» **Extract to read**:
Criminal Record Expungement: Saving grace or lapse in judgement?

June 12, 2015

Should Mandla Mandela, Pistorious and other well-known names just be getting away with it all?

The news that Oscar Pistorius may serve the rest of his jail term for culpable homicide from the comfort of his home follows hot on the heels of attempts by Mandla Mandela to overturn his assault conviction.

Mandla Mandela who, assaulted a man in 2013 during a road rage incident was fined a mere R10 000 for a crime that sees others serving jail time. To date Mandela has not even paid this minor rap on the knuckles, due to the “sentence” being suspended for a year.

If the law has different rules for different people, then the news that there may be further amendments to the law when it comes to criminal record expungement, should have us all very deeply concerned.

Our justice system seems to hand a heavy blow to some while conveniently overlooking others. Last month, former police spokesperson, Vincent Mdunge was sentenced to five years imprisonment by the Durban Regional Court when he was caught red-handed in 2014 on two counts of fraud and one of forgery for using a fake matric certificate to further his studies at UNISA and gain promotion in the police.

While the Judge acknowledged that he was a first time offender, she still chucked the proverbial book at him during sentencing, simply stating that there was nothing respectable about a high-ranking officer committing white collar crime in an already corruption-rife society.

How then is it possible that the criminal record expungement debate has reared its head again, with the possibility of even further amendments to the law? In 2009, changes to sections 2 and 3 of the Criminal Procedure Amendment Act, allowed for the expungement of criminal records relating to certain criminal convictions. What this basically means is that if a person meets certain criteria, they can apply to have their name cleared. Any background checks performed on that individual in future will not show any trace of prior convictions.

» **Apply what you read**:
1) In the article on criminal record expungement, what sentence did the Durban Regional Court give Vincent Mdunge?
2) Echo the part of the expungement article that opens with the words containing "Our justice system" and closes with "in the police.".
3) Give what follows the last sentence of the article on criminal record expungement.
The rows that come next are from a separate source, not from the article.

» **Provided data**:

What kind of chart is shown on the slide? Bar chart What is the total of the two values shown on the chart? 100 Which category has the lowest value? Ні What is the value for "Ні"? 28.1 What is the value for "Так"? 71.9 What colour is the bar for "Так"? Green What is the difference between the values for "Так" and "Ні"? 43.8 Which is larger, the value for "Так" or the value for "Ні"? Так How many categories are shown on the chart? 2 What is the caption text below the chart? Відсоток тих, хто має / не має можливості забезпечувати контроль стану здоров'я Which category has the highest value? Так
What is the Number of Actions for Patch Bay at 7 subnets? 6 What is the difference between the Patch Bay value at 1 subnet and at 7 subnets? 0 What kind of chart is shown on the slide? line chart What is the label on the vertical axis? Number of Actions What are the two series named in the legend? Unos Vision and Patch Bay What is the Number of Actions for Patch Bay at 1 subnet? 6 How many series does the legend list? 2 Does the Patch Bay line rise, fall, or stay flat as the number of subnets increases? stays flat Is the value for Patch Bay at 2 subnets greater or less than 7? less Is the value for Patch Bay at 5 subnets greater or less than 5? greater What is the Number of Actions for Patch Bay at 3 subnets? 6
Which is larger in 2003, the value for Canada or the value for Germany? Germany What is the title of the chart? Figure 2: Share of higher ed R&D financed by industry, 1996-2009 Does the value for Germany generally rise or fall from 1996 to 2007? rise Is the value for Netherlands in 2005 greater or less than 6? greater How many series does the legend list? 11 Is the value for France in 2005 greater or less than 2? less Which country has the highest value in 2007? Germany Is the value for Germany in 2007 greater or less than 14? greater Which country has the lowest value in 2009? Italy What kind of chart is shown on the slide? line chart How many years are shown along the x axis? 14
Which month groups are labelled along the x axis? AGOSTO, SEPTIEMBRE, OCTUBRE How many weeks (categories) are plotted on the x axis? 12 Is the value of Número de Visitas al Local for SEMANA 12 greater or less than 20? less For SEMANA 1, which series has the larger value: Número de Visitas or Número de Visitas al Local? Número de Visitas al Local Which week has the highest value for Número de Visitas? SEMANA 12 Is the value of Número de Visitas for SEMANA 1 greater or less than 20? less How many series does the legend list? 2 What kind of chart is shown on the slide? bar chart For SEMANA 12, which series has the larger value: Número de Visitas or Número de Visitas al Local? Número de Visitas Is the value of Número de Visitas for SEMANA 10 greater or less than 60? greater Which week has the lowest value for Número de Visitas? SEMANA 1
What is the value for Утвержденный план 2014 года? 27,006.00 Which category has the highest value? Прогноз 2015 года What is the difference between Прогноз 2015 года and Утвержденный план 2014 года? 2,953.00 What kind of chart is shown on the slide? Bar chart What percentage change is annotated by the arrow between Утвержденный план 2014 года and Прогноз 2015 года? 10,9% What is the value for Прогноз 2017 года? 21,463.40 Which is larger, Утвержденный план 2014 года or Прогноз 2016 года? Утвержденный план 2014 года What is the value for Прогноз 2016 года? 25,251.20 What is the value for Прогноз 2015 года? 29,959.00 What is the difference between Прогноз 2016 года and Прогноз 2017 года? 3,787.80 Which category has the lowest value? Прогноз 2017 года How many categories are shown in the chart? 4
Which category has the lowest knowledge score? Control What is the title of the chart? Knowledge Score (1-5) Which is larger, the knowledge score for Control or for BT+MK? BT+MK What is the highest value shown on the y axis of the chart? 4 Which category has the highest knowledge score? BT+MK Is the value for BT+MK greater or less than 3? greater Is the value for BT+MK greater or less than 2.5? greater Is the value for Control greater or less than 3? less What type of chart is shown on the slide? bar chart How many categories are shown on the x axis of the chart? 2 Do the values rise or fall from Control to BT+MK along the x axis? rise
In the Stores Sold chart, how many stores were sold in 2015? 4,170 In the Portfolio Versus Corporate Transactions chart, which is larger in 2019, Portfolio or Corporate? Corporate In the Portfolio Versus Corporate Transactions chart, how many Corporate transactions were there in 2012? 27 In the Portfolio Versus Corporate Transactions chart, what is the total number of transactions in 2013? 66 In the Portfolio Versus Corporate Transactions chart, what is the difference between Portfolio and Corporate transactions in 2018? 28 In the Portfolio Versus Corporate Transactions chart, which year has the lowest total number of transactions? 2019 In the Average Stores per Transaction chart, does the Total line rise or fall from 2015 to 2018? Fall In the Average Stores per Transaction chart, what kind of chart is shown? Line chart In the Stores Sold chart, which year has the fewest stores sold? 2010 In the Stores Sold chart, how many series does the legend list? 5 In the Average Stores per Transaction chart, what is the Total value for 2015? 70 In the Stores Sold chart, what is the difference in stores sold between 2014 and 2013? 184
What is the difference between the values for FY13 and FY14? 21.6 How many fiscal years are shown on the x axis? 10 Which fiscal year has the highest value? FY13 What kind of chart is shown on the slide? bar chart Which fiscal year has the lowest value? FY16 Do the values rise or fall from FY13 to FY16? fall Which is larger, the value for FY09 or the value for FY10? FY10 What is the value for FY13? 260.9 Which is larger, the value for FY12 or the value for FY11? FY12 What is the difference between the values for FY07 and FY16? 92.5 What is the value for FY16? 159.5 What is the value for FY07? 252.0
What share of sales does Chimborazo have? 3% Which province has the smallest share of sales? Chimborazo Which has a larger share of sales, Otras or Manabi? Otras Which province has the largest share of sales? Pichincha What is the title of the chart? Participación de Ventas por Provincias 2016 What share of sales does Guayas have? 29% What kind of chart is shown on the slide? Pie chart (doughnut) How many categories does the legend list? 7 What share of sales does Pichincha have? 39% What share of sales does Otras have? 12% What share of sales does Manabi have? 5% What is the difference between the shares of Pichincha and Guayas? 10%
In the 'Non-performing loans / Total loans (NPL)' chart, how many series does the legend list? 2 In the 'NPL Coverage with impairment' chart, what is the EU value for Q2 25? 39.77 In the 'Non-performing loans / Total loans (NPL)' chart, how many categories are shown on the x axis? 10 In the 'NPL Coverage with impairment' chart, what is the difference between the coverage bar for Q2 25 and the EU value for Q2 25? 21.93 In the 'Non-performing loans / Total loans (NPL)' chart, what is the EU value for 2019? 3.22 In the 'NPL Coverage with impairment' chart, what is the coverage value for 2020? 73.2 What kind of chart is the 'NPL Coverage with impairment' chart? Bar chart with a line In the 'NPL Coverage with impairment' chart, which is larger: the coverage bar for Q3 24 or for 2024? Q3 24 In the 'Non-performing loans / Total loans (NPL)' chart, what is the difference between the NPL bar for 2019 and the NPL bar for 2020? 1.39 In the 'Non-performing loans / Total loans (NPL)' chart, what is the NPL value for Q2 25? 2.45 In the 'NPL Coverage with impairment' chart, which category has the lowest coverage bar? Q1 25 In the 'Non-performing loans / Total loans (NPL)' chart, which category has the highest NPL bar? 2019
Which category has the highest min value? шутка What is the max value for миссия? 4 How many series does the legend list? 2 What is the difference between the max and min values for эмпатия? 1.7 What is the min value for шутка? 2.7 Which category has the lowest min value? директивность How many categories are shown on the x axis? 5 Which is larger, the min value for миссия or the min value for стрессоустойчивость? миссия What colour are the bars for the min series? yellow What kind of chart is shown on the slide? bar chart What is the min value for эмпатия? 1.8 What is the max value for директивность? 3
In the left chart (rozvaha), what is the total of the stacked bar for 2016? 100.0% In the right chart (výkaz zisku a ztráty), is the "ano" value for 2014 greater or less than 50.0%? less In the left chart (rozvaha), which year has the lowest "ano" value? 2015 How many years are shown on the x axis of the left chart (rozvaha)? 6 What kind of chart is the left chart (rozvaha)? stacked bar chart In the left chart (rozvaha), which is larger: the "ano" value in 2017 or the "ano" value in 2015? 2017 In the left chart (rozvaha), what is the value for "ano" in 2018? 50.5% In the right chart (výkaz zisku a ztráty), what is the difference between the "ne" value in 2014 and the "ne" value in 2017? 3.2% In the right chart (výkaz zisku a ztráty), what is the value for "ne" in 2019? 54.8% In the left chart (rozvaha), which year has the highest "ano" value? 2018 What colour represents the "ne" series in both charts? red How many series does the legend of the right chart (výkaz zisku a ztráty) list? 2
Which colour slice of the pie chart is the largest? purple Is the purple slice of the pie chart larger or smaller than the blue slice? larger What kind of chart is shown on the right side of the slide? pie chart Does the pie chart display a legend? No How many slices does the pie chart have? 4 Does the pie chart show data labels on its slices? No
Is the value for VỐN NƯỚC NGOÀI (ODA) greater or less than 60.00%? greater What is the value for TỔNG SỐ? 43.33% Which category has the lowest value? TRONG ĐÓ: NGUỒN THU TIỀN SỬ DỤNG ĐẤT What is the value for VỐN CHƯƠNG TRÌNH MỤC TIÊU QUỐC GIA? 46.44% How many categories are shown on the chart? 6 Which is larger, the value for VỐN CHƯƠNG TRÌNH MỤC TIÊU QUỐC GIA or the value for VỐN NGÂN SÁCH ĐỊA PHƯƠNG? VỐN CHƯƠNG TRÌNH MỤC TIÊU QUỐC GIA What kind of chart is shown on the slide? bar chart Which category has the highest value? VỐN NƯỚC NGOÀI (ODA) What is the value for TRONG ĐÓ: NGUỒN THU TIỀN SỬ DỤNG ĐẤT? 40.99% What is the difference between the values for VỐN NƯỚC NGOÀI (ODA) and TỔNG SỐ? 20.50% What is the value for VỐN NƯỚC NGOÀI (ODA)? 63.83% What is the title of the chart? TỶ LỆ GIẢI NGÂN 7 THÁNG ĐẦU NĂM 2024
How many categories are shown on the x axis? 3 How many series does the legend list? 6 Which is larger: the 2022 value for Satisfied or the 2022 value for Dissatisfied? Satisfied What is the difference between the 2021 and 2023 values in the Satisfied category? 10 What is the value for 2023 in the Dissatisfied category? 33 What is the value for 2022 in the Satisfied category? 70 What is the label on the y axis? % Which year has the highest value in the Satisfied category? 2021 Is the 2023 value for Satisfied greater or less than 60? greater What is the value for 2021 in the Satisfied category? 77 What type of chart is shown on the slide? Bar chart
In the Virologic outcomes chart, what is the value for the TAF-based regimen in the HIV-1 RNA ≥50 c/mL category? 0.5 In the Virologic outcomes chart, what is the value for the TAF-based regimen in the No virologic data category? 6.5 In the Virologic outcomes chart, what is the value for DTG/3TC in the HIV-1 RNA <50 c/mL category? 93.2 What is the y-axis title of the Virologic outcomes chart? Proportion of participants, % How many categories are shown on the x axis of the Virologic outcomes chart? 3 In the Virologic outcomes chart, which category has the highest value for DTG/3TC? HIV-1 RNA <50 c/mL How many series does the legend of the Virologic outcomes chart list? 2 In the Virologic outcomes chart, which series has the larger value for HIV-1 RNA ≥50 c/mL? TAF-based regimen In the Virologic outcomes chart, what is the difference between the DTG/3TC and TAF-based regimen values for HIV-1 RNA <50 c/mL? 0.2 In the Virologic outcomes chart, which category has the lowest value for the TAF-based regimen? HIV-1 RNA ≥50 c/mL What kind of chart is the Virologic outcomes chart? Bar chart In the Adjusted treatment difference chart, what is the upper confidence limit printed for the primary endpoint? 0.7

» **Responses to the tasks**:
1) Five years imprisonment.

2)
Our justice system seems to hand a heavy blow to some while conveniently overlooking others. Last month, former police spokesperson, Vincent Mdunge was sentenced to five years imprisonment by the Durban Regional Court when he was caught red-handed in 2014 on two counts of fraud and one of forgery for using a fake matric certificate to further his studies at UNISA and gain promotion in the police.

3)
One of the reasons cited for this change in the law at the time, was that it would be “helpful” to people needing a clean record when applying for employment. Indeed, there are thousands of unemployed job applicants citing their criminal records as the reason for them not getting any job offers.

It seems contradictory to allow for more criminal record expungement while we deliver a rightfully heavy blow to those that lie on their CVs to get the jobs that they aren’t qualified for.

We live in a country where almost 600 000 learners who entered the schooling system 12 years ago, dropped out, leaving them without a matric certificate. Add to that figure, some research done by the Council of Higher Education (CHE), which shows that well over 40% of students end up dropping out of university.
So there are already hundreds of thousands of individuals who do not meet the criteria for the jobs they want, and you can put money on the fact that many of these individuals, will eventually, in desperation, pretend to hold those qualifications they never received, in an effort to be employed.
If we’re terrified at the thought of an unqualified surgeon operating on our loved ones, we should be equally terrified of a convicted negligent driver behind the wheel of a 10-ton truck, or even a convicted rapist lurking in an office full of female co-workers.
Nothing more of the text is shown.